*What you are asked to do*:
Render the data below as a numbered list, from the line with "Looking at this" to the line with "is closest to the warthog's", both included, and leave out blank lines.

---------- Material shown

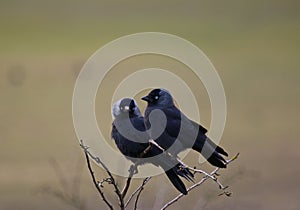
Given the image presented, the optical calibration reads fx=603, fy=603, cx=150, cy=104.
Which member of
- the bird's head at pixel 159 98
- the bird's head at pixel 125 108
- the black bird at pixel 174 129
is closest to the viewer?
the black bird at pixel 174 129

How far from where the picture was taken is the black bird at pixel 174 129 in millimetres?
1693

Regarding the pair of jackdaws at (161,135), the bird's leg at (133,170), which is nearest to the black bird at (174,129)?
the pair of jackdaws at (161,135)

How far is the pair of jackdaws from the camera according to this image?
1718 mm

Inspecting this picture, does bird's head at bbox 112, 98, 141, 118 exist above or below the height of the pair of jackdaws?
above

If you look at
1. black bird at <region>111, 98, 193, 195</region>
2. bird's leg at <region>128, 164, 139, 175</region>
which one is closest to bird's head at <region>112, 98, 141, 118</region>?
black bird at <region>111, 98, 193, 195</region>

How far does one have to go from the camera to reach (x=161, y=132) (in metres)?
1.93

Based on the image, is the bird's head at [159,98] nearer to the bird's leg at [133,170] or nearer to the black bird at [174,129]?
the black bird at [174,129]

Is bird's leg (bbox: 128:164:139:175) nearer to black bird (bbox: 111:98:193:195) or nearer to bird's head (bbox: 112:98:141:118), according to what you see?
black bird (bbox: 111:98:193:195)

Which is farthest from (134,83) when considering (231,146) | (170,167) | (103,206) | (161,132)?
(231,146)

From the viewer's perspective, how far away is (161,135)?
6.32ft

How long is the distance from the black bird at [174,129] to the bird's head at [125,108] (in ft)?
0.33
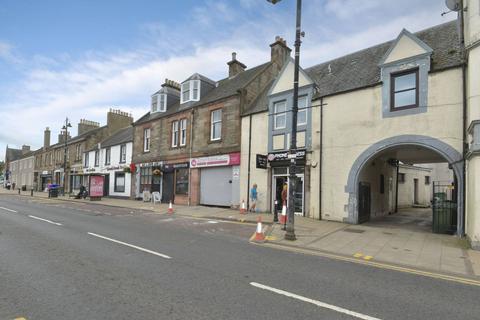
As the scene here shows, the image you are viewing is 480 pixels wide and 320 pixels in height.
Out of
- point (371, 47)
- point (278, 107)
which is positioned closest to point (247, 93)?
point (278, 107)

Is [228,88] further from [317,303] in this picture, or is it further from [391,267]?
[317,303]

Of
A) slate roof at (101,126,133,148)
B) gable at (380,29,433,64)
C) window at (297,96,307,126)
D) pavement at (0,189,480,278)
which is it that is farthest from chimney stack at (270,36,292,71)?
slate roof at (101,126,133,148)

--------------------
---------- Material shown

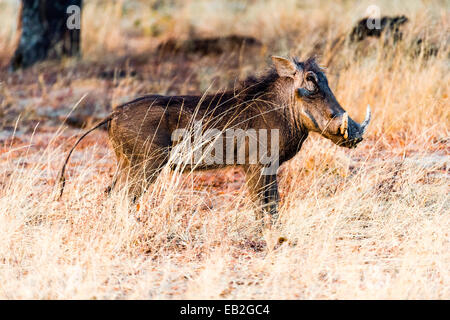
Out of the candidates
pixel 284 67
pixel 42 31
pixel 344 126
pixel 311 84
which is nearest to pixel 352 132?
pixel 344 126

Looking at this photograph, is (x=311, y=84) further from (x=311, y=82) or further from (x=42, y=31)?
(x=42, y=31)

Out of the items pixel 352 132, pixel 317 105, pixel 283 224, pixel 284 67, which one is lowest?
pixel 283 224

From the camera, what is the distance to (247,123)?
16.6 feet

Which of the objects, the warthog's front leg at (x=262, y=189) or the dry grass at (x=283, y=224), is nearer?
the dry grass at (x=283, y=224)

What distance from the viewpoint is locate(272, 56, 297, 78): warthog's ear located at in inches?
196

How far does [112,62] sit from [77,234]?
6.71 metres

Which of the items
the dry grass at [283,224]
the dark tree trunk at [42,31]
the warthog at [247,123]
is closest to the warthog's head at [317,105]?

--------------------

*Task output*:
1. Looking at this photograph, is (x=311, y=84) further from (x=311, y=82) or further from (x=42, y=31)?
2. (x=42, y=31)
3. Out of the items pixel 352 132, pixel 317 105, pixel 283 224, pixel 284 67, which one is lowest?
4. pixel 283 224
5. From the camera, what is the distance to (247,123)?
6. 16.6 feet
7. Which of the objects, the warthog's front leg at (x=262, y=189) or the dry grass at (x=283, y=224), is nearer?
8. the dry grass at (x=283, y=224)
9. What distance from the viewpoint is locate(272, 56, 297, 78): warthog's ear located at in inches?
10. 196
11. How far does [112,62] sit from [77,234]?
12. 6.71 metres
13. Which of the items
14. the dry grass at [283,224]
15. the dark tree trunk at [42,31]
16. the warthog at [247,123]
17. is closest to the warthog's head at [317,105]?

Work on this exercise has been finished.